- _Задание_
Измените все пункты ниже, поставив «forest edge» вместо «tree line». Всё прочее оставьте как есть.
+++ Исходные данные
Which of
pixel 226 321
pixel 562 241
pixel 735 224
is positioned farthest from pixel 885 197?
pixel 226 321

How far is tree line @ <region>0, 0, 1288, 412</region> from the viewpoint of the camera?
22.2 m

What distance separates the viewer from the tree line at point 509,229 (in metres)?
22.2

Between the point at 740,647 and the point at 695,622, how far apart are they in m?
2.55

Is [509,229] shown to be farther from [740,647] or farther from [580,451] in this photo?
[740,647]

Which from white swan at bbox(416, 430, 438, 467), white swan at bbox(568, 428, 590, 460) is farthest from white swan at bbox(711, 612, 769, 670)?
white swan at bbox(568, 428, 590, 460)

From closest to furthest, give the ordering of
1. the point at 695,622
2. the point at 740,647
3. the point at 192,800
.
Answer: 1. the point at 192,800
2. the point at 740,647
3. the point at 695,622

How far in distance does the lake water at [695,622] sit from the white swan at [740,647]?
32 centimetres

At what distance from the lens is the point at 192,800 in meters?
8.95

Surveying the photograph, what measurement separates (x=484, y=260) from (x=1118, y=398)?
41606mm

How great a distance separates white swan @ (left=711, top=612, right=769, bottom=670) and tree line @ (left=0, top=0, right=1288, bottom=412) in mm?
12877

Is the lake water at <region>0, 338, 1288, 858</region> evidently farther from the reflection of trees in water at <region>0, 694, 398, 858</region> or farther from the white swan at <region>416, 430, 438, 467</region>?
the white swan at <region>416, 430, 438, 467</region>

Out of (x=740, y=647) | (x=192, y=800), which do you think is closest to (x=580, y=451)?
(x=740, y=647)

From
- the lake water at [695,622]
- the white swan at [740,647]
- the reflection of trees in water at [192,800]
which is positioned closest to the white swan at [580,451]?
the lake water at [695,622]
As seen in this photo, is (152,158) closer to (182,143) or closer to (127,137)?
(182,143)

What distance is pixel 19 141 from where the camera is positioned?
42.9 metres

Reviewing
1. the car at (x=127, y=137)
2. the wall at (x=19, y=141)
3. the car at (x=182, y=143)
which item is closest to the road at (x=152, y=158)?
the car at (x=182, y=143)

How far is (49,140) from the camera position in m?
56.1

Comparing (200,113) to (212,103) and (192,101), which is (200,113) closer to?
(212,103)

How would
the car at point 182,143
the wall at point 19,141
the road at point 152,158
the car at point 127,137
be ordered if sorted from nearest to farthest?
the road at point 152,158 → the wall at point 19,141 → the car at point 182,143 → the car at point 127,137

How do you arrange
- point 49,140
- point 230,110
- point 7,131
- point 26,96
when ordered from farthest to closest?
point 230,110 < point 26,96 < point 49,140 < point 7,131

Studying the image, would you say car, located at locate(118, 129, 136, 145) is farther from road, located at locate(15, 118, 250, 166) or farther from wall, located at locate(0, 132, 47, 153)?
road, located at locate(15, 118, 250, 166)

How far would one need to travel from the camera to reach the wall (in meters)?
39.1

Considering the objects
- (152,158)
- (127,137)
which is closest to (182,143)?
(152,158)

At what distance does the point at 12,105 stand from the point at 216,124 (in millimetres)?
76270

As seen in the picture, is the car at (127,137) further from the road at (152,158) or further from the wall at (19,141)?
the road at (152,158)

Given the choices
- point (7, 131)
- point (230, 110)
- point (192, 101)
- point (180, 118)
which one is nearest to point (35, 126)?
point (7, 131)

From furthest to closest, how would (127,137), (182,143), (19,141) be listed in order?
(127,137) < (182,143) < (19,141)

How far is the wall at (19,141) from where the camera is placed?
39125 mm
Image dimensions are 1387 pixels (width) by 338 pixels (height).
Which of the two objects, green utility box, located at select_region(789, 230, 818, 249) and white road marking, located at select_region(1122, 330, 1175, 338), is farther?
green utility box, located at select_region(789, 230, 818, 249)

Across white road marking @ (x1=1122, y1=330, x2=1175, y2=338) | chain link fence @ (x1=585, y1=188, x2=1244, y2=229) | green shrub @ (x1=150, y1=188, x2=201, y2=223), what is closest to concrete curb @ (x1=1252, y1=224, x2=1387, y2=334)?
++++++
- _Выполненное задание_
Which of
pixel 226 321
pixel 562 241
pixel 735 224
is positioned farthest from pixel 885 197?
pixel 226 321

How far is forest edge @ <region>0, 0, 1288, 412</region> from the viewpoint of the camera?
22.2 m

What distance separates the viewer from the forest edge at point 509,229 (in metres)?
22.2

Between the point at 740,647 and the point at 695,622, how far apart are they in m?
2.55

Is [509,229] shown to be farther from [740,647] or farther from [580,451] in this photo?
[740,647]

Which from white swan at bbox(416, 430, 438, 467), white swan at bbox(568, 428, 590, 460) is farthest from white swan at bbox(711, 612, 769, 670)?
white swan at bbox(568, 428, 590, 460)

From closest to furthest, give the ordering of
1. the point at 695,622
2. the point at 740,647
3. the point at 192,800
.
Answer: 1. the point at 192,800
2. the point at 740,647
3. the point at 695,622

How far in distance does the lake water at [695,622] sit from the white swan at [740,647]?
32 centimetres

At what distance from the lens is the point at 192,800 in meters?
8.95

Surveying the photograph, what measurement separates (x=484, y=260) from (x=1118, y=398)?
41606mm

How great a distance separates white swan @ (left=711, top=612, right=769, bottom=670) and forest edge @ (left=0, top=0, right=1288, bottom=412) in mm?
12877

Is the lake water at <region>0, 338, 1288, 858</region> evidently farther from the reflection of trees in water at <region>0, 694, 398, 858</region> or farther from the white swan at <region>416, 430, 438, 467</region>?
the white swan at <region>416, 430, 438, 467</region>

Out of (x=740, y=647) | (x=192, y=800), which do you think is closest to (x=580, y=451)?
(x=740, y=647)

From
- the lake water at [695,622]
- the white swan at [740,647]
- the reflection of trees in water at [192,800]
which is positioned closest to the white swan at [580,451]?
the lake water at [695,622]
As seen in this photo, is (152,158) closer to (182,143) or closer to (127,137)?
(182,143)

What distance is pixel 19 141 from where the camera is positioned?
42.9 metres

Reviewing
1. the car at (x=127, y=137)
2. the wall at (x=19, y=141)
3. the car at (x=182, y=143)
which item is closest to the road at (x=152, y=158)?
the car at (x=182, y=143)

How far is (49,140) from the camera position in m?
56.1

Comparing (200,113) to (212,103) and (192,101), which is (200,113) closer to?
(212,103)

How would
the car at point 182,143
the wall at point 19,141
the road at point 152,158
the car at point 127,137
be ordered if sorted from nearest to farthest?
the road at point 152,158 → the wall at point 19,141 → the car at point 182,143 → the car at point 127,137

How do you arrange
- point 49,140
- point 230,110
- point 7,131
- point 26,96
when ordered from farthest to closest?
point 230,110 < point 26,96 < point 49,140 < point 7,131

Studying the image, would you say car, located at locate(118, 129, 136, 145) is farther from road, located at locate(15, 118, 250, 166) or farther from wall, located at locate(0, 132, 47, 153)?
road, located at locate(15, 118, 250, 166)

How far would one need to travel from the camera to reach the wall (in meters)?
39.1

Considering the objects
- (152,158)
- (127,137)
which is closest to (182,143)?
(152,158)

At what distance does the point at 12,105 stand from the point at 216,124 (in millimetres)?
76270

As seen in the picture, is the car at (127,137) further from the road at (152,158) or further from the wall at (19,141)?
the road at (152,158)

Given the choices
- point (7, 131)
- point (230, 110)
- point (192, 101)
- point (180, 118)
which one is nearest to point (35, 126)?
point (7, 131)

From furthest to closest, how would (127,137), (182,143), (19,141) be listed in order?
(127,137) < (182,143) < (19,141)

How far is the wall at (19,141) from where the camera is placed?
39125 mm
Image dimensions are 1387 pixels (width) by 338 pixels (height).
Which of the two objects, green utility box, located at select_region(789, 230, 818, 249) and white road marking, located at select_region(1122, 330, 1175, 338), is farther?
green utility box, located at select_region(789, 230, 818, 249)

Across white road marking @ (x1=1122, y1=330, x2=1175, y2=338) | chain link fence @ (x1=585, y1=188, x2=1244, y2=229) | green shrub @ (x1=150, y1=188, x2=201, y2=223), what is closest to concrete curb @ (x1=1252, y1=224, x2=1387, y2=334)?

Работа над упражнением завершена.